- GOAL
Please decide whether each statement below agrees with the pandas forum thread, answering yes or no and quoting the thread's deciding words. 1. The person asking considers their own solution short. 2. The author of the last reply is sure their compact version is also more efficient. 3. One reply counts the matching categories for each user with query, groupby and size.
Start TEXT SHOWN
I have the following DataFrame:
user category x y
0 AB A 1 1
1 EF A 1 1
2 SG A 1 0
3 MN A 1 0
4 AB B 0 0
5 EF B 0 1
6 SG B 0 1
7 MN B 0 0
8 AB C 1 1
9 EF C 1 1
10 SG C 1 1
11 MN C 1 1
I want to select users that have x=y in all categories. I was able to do that using the following code:
data = pd.DataFrame({'user': ['AB', 'EF', 'SG', 'MN', 'AB', 'EF',
'SG', 'MN', 'AB', 'EF', 'SG', 'MN'],
'category': ['A', 'A', 'A', 'A', 'B', 'B',
'B', 'B', 'C', 'C', 'C', 'C'],
'x': [1,1,1,1, 0,0,0,0, 1,1,1,1],
'y': [1,1,0,0, 0,1,1,0, 1,1,1,1]})
data = data[data['x'] == data['y']][['user', 'category']]
count_users_match = data.groupby('user', as_index=False).count()
count_cat = data['category'].unique().shape[0]
print(count_users_match[count_users_match['category'] == count_cat])
Output:
user category
0 AB 3
I felt that this is a quite long solution. Is there any shorter way to achieve this?
CodePudding user response:
Try this:
filtered = df.x.eq(df.y).groupby(df['user']).sum().loc[lambda x: x == df['category'].nunique()].reset_index(name='category')
Output:
>>> filtered
user category
0 AB 3
CodePudding user response:
We could use query groupby size to find the number of matching categories for each user. Then compare it with the number of categories for each user:
tmp = data.query('x==y').groupby('user').size()
out = tmp[tmp == data['category'].nunique()].reset_index(name='category')
Output:
user category
0 AB 3
CodePudding user response:
This is a more compact way to do it, but I don't know if it is also more efficient.
out = [{'user': user, 'frequency': data.loc[data['x'] == data['y']]['user'].value_counts()[user]} for user in data['user'].unique() if data.loc[data['x'] == data['y']]['user'].value_counts()[user] == data['user'].value_counts()[user]]
>>> out
[{'user': 'AB', 'frequency': 3}]
End TEXT SHOWN
Start SUPPLIED MATERIAL
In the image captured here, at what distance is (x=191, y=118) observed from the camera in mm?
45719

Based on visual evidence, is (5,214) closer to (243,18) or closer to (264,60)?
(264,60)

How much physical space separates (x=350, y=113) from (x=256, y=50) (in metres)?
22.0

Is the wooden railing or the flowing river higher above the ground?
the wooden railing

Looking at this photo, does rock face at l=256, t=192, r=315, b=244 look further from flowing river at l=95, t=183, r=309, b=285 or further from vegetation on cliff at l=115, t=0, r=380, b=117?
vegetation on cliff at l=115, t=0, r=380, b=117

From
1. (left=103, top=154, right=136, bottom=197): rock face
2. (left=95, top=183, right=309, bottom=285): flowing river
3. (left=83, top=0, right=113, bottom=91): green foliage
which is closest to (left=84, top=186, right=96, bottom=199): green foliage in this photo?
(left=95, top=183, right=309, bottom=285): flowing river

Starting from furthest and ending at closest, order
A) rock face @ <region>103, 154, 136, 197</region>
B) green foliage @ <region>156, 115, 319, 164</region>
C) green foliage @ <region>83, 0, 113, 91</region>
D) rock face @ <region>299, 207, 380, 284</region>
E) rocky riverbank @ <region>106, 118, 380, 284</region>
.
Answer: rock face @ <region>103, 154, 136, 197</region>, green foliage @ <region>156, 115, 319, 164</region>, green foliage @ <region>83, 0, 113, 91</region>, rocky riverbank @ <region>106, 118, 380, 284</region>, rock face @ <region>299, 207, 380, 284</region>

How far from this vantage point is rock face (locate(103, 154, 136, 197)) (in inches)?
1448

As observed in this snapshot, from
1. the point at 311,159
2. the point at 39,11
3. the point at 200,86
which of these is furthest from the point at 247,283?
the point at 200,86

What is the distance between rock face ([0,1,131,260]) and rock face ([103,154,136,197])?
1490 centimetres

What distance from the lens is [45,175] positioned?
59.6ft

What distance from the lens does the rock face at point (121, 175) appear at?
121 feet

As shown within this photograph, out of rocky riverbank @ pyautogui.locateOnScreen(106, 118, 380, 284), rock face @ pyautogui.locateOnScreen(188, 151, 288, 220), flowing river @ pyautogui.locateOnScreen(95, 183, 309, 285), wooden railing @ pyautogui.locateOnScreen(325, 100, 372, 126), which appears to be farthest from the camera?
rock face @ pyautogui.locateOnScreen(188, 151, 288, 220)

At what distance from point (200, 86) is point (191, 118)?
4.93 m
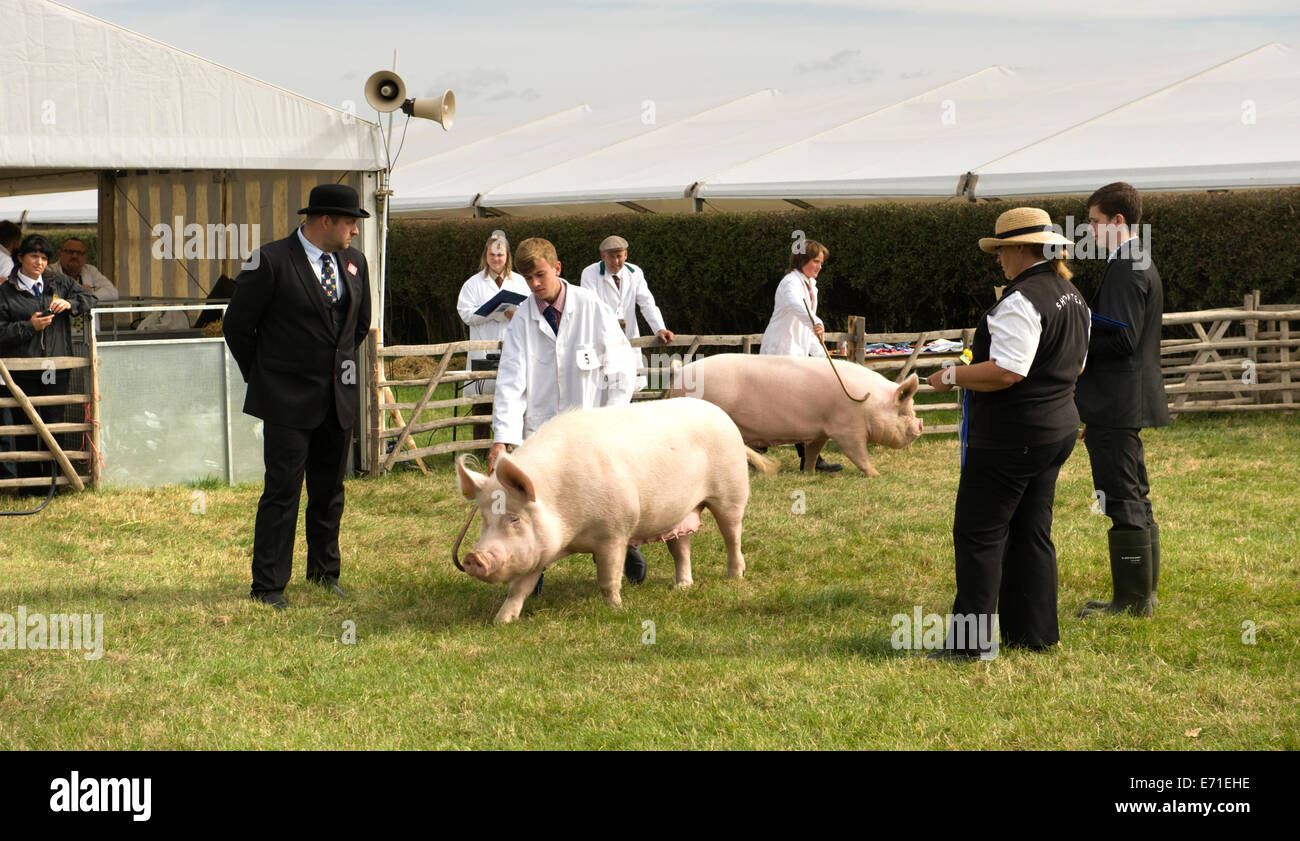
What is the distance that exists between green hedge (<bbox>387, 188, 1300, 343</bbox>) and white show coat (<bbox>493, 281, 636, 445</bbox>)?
1070 centimetres

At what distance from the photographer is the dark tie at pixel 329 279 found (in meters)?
6.48

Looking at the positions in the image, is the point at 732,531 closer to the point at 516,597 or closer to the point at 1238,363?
the point at 516,597

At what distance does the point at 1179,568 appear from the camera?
273 inches

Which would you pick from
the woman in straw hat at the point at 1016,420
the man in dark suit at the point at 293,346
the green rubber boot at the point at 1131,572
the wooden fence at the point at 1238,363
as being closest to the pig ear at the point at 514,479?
the man in dark suit at the point at 293,346

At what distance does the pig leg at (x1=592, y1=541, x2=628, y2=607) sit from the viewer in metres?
6.34

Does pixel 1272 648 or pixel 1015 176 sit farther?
pixel 1015 176

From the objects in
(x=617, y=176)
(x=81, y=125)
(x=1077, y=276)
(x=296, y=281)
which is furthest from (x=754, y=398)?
(x=617, y=176)

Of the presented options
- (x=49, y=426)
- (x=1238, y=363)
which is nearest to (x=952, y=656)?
(x=49, y=426)

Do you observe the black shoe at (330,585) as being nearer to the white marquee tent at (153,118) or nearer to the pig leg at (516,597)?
the pig leg at (516,597)

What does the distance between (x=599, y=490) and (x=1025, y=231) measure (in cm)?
234

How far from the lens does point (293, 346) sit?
20.9 ft
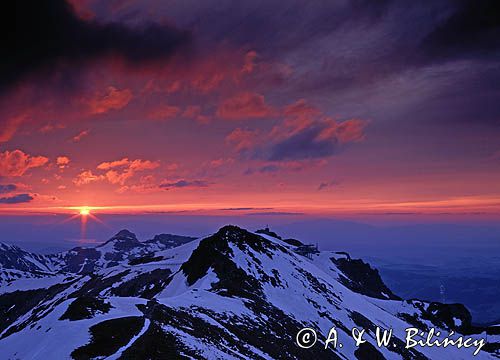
End SUPPLIED MATERIAL
- FULL OUTPUT
1. No: "I felt that this is a quite long solution."
2. No: "I don't know if it is also more efficient."
3. Yes: "We could use query groupby size to find the number of matching categories for each user."